In other words, as European pipelines slowed under scrutiny, Indian pipelines stayed open.

This quiet substitution mattered. Modern warfare depends less on spectacular weapons systems than on constant replenishment. Ammunition, explosives, and components are the bloodstream of war. By supplying these, India helped stabilize Israel’s military capacity at a moment when international pressure might otherwise have forced meaningful constraints.

Why Israel Trusts India

Israel’s confidence in India as a replacement supplier rests on three interlocking factors.

First, ideological convergence. Both governments frame security through civilizational and majoritarian narratives, depict critics as anti-national or hostile, and dismiss international human rights mechanisms as politically motivated. Militarism is not merely a policy choice but an organizing principle of governance.

Second, reliability. India has shown no willingness to condition defense cooperation on humanitarian outcomes. Where Europe hesitates, India delivers. There are no public red lines, no ethical caveats, and no signals that civilian casualties might alter policy.

Third, discretion. Indian arms exports attract limited global attention and even less domestic debate.

They are shielded by bureaucratic opacity and a political climate that equates criticism with disloyalty. For Israel, facing growing international isolation, this discretion is invaluable.

Labor Resistance: A Telling Contrast

The contrast between Europe and India is perhaps most visible in the realm of labor resistance.

Across Europe, dockworkers, transport unions, and logistics workers have refused to handle weapons destined for Israel, citing moral responsibility and international law. These actions materially disrupted supply chains and amplified public scrutiny.

In India, such resistance has been rare and isolated. Where it has occurred, it has lacked institutional backing and sustained media coverage. India’s weakened labor unions, shrinking space for dissent, and increasingly coercive state apparatus make such disruptions far easier to suppress.

Europe’s democratic friction became Israel’s logistical problem. India’s democratic hollowing became Israel’s solution.

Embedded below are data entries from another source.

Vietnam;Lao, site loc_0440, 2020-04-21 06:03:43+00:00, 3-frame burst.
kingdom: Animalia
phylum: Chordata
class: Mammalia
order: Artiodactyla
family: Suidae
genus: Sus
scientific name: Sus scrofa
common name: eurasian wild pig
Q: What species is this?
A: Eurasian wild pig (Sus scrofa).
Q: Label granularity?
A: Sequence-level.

A Shift in the Global Arms Economy

India’s emergence as a fallback supplier signals a deeper transformation in the global arms trade. As rights-based democracies face internal resistance to militarism, supply chains are migrating toward states willing to decouple arms exports from ethical considerations. War, in this model, becomes just another market opportunity.

For India, the costs extend beyond economics. Once celebrated across the Global South as a postcolonial moral voice, India now risks being seen as a transactional power—ready to profit from wars others hesitate to support openly. Strategic alignment with Israel and the broader US-led security architecture may yield short-term gains, but it erodes India’s credibility among nations for whom Palestine remains a symbol of anti-colonial struggle.

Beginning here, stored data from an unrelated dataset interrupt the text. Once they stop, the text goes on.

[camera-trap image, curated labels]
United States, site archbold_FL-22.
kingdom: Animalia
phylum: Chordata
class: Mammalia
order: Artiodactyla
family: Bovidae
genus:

Replacing Europe’s Constraints

India did not merely replace Europe as a supplier. It replaced Europe’s constraints.

Where Europe hesitated under law, India advanced under discretion. Where Europe faced protest, India relied on silence. Where Europe risked accountability, India offered compliance.

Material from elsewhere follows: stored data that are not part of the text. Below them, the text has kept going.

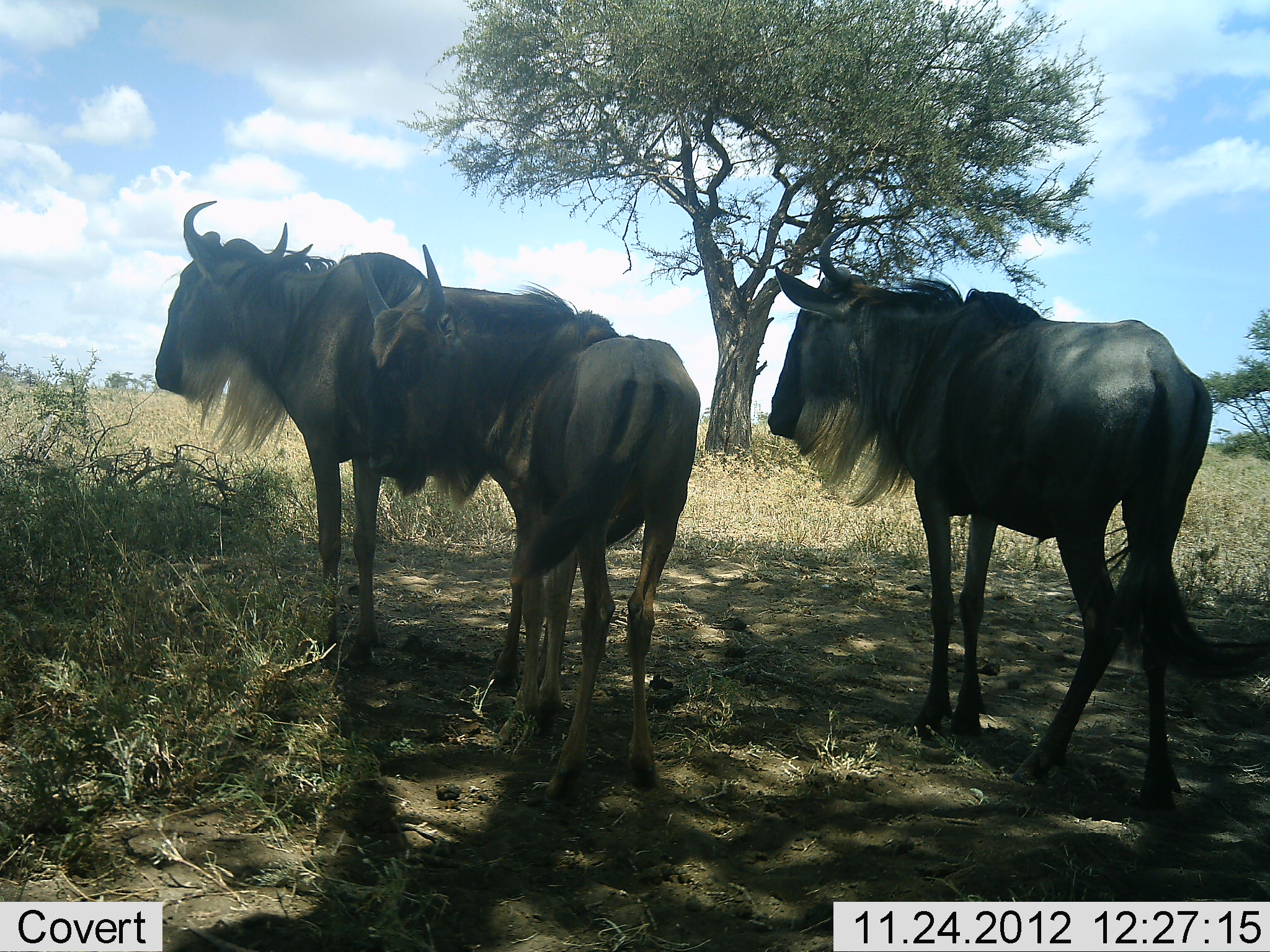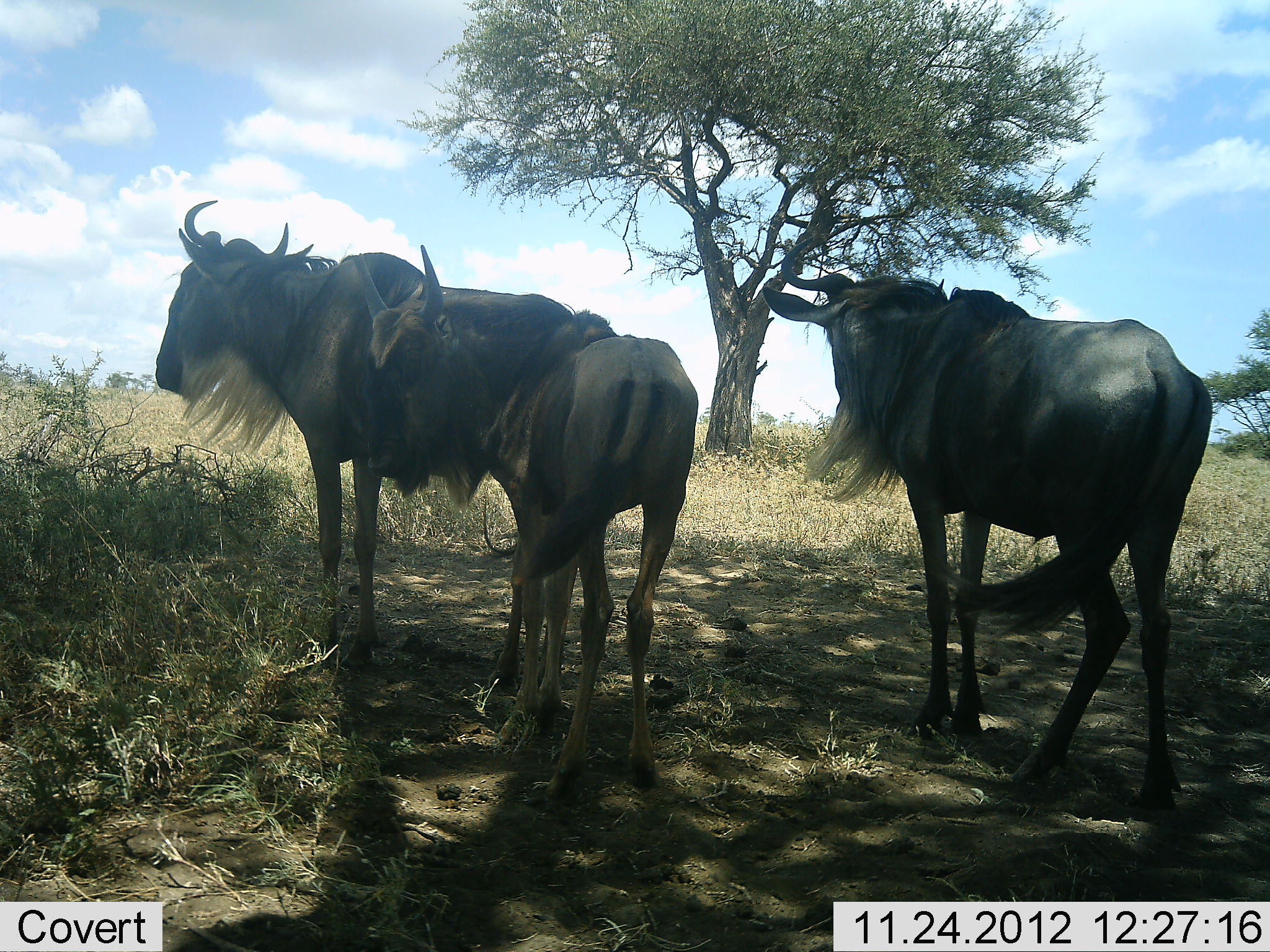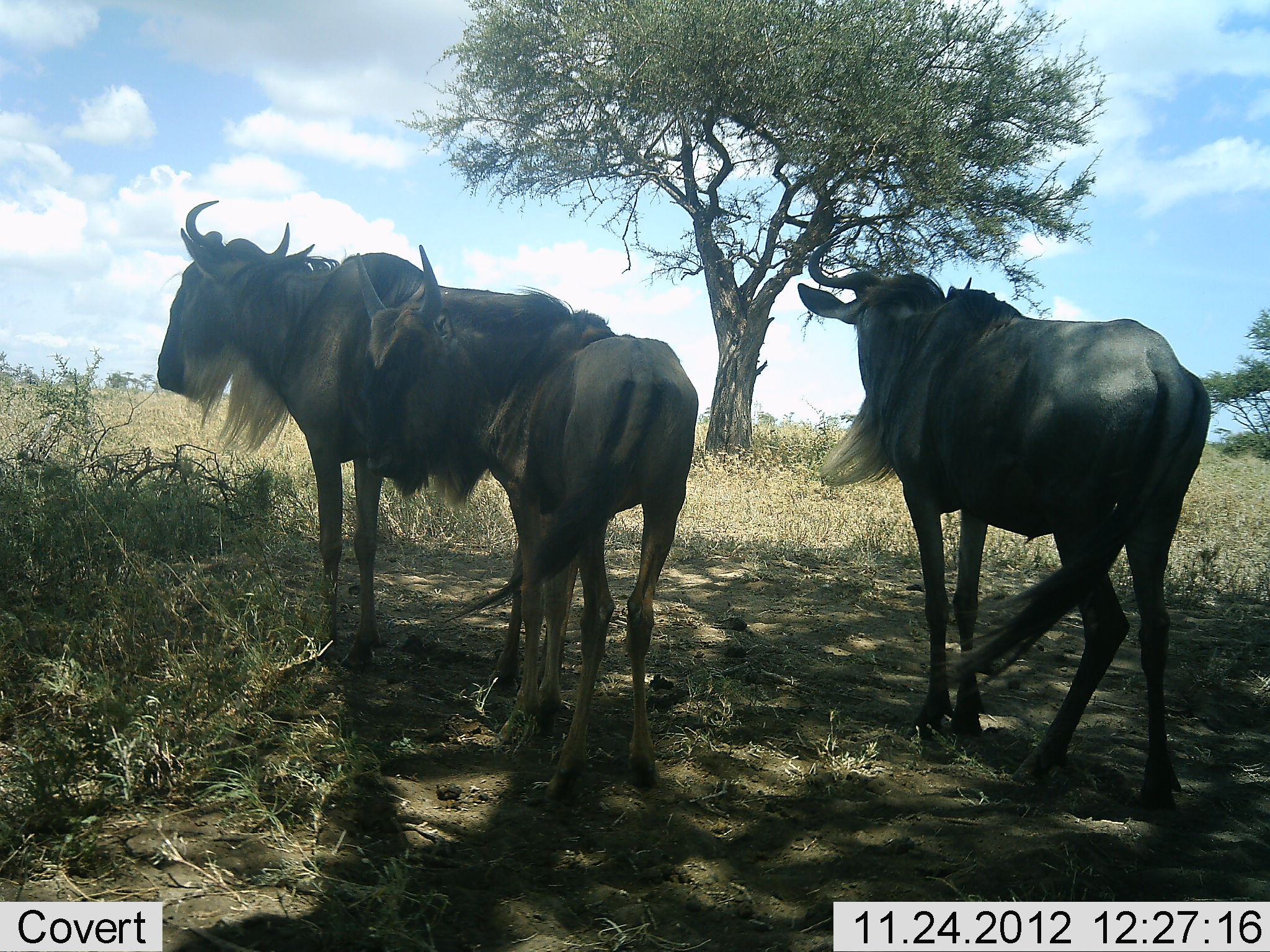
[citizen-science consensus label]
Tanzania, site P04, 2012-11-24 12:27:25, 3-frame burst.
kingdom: Animalia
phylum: Chordata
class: Mammalia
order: Artiodactyla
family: Bovidae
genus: Connochaetes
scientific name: Connochaetes taurinus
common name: blue wildebeest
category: wildebeest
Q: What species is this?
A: Wildebeest (blue wildebeest) (Connochaetes taurinus).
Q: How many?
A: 3.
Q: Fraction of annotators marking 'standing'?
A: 100%.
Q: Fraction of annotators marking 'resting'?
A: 0%.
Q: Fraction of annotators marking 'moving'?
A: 0%.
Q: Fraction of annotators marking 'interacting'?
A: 0%.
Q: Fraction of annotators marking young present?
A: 10%.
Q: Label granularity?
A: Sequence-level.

This role was never announced. It was never debated in Parliament. It required no public justification. It was simply performed.

In doing so, India helped absorb international outrage, reroute pressure, and normalize continuity in Israel’s war economy. The lesson is a bleak one: ethical withdrawal by some states does not end wars—it merely shifts profits and responsibility to others willing to look away.

History will record not only who bombed Gaza, but who ensured the supply lines never ran dry. India’s quiet replacement of Europe ensures it will be part of that record.

– Ranjan Solomon has been a long-time advocate for justice and an independent state for Palestine. He contributed this article to the Palestine Chronicle.